The theory that Congress will have no say, or that the convention can be limited or controlled by the States throughout the amendment process is just that, a theory. It has never been attempted, much less accomplished.
Some point to the Bill of Rights as an example of success. However, the Bill of Rights was actually largely agreed to during the ratification of the Constitution itself, and immediately adopted after, in order to secure the ratification of the Constitution.

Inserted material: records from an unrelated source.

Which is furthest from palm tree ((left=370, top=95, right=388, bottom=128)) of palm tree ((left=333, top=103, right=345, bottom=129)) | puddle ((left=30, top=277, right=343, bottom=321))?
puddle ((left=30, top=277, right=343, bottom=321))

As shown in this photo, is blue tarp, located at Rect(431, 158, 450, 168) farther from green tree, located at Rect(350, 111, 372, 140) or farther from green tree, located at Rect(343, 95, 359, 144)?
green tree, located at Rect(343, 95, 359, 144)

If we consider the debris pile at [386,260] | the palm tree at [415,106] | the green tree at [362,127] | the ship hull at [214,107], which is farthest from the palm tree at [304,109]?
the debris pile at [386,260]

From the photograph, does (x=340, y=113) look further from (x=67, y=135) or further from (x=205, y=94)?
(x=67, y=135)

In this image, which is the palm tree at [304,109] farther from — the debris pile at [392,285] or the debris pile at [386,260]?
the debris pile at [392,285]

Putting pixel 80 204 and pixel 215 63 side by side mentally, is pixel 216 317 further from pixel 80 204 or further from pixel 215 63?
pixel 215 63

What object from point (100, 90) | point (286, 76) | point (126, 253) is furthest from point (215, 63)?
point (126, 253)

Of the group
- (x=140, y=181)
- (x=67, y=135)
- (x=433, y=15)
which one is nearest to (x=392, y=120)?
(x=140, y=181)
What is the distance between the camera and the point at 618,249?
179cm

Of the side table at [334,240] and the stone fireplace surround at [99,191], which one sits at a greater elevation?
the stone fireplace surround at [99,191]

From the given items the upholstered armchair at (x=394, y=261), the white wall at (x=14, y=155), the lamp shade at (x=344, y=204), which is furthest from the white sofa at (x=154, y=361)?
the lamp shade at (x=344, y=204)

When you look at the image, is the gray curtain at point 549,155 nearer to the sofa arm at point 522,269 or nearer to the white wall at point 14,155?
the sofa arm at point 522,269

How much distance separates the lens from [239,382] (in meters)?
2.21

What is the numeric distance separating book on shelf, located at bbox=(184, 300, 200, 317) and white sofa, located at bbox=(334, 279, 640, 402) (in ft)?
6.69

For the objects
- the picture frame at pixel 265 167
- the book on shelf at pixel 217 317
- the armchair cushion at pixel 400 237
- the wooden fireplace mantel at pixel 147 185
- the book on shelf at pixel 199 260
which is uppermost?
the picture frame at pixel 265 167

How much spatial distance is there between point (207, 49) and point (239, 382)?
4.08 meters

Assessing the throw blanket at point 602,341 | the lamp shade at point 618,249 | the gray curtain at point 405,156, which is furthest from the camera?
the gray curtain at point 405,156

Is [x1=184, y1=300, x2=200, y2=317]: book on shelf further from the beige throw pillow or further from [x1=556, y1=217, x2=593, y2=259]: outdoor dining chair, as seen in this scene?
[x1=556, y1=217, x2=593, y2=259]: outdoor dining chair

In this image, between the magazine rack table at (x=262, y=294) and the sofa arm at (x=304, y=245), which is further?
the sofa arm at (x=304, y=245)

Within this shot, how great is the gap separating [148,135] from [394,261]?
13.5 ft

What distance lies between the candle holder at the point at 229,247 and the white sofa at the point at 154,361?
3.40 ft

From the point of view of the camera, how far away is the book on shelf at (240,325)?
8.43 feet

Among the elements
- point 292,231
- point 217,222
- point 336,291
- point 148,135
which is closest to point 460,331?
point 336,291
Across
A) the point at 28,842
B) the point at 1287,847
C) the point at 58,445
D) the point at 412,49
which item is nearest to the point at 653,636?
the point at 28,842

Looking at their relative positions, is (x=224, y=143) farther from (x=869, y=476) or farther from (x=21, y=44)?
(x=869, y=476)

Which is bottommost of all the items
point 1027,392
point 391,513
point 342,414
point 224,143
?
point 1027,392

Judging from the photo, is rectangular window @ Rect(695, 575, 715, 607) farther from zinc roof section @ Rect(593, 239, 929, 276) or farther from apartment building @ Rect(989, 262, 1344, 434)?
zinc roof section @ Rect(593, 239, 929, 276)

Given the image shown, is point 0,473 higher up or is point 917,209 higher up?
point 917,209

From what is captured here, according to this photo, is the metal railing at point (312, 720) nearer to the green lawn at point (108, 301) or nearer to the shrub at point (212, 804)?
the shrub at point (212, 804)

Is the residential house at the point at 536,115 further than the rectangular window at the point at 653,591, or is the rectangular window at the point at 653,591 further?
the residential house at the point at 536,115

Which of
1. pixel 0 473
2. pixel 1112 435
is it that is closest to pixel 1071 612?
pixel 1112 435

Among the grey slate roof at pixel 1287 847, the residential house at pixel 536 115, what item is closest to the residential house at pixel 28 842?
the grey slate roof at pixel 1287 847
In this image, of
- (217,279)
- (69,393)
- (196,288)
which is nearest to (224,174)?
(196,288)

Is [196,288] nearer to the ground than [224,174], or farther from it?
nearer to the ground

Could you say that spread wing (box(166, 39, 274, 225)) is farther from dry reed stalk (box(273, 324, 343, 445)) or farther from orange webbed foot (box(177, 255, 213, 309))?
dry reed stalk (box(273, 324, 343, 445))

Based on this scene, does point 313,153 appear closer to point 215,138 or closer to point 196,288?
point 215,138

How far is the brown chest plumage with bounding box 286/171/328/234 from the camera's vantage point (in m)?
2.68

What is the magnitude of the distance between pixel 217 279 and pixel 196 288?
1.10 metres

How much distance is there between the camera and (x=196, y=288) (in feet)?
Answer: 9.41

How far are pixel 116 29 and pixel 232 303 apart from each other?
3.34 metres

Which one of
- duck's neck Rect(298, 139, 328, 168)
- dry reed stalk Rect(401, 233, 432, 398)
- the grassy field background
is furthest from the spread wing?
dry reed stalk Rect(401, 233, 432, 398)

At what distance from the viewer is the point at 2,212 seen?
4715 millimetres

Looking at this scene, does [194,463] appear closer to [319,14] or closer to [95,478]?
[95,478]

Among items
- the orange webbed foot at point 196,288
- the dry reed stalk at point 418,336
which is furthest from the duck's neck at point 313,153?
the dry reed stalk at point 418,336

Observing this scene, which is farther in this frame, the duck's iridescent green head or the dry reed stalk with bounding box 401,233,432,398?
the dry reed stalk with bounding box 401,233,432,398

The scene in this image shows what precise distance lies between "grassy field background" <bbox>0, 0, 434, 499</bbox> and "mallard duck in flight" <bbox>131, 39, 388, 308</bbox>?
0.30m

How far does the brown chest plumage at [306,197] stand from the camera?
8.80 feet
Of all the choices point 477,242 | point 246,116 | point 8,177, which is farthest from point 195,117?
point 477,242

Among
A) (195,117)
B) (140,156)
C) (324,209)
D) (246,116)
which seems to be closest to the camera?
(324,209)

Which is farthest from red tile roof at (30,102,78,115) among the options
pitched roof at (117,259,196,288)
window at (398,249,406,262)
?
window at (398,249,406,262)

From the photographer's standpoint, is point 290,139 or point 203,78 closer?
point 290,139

- Yes, 2/3 of the States can apply to Congress to convene a convention for the purpose of amending the Constitution.
- Yes, Congress “shall” convene upon that application by the States
- Yes, the States can attempt to limit and control the scope of the amendments, with no guarantees whatsoever
- No, the States cannot amend the U.S. Constitution free from any Congressional oversight
- Yes, the entire Amendment Process must ensue and be completed before any amendments will have been adopted.
Further, State legislatures are constantly changing as well. By the time you can get 2/3 of the States to file an application with Congress, the make-up of those legislatures will be different than when the process began. So, there will be no way to predict what amendments will be proposed by the time that a convention could be convened, or the outcome of it.
Last, I understand that some “experts” are pushing this solution as if it could work the way they say. Don’t ask me why they do this, I do not know.
But true constitutionalists seeking to reign in a runaway federal government would simply seek to enforce existing Constitutional text, rather than amending it. In truth, a serious effort to reign in the federal government would focus on repealing several existing amendments, rather than adding to them with amendments we cannot control.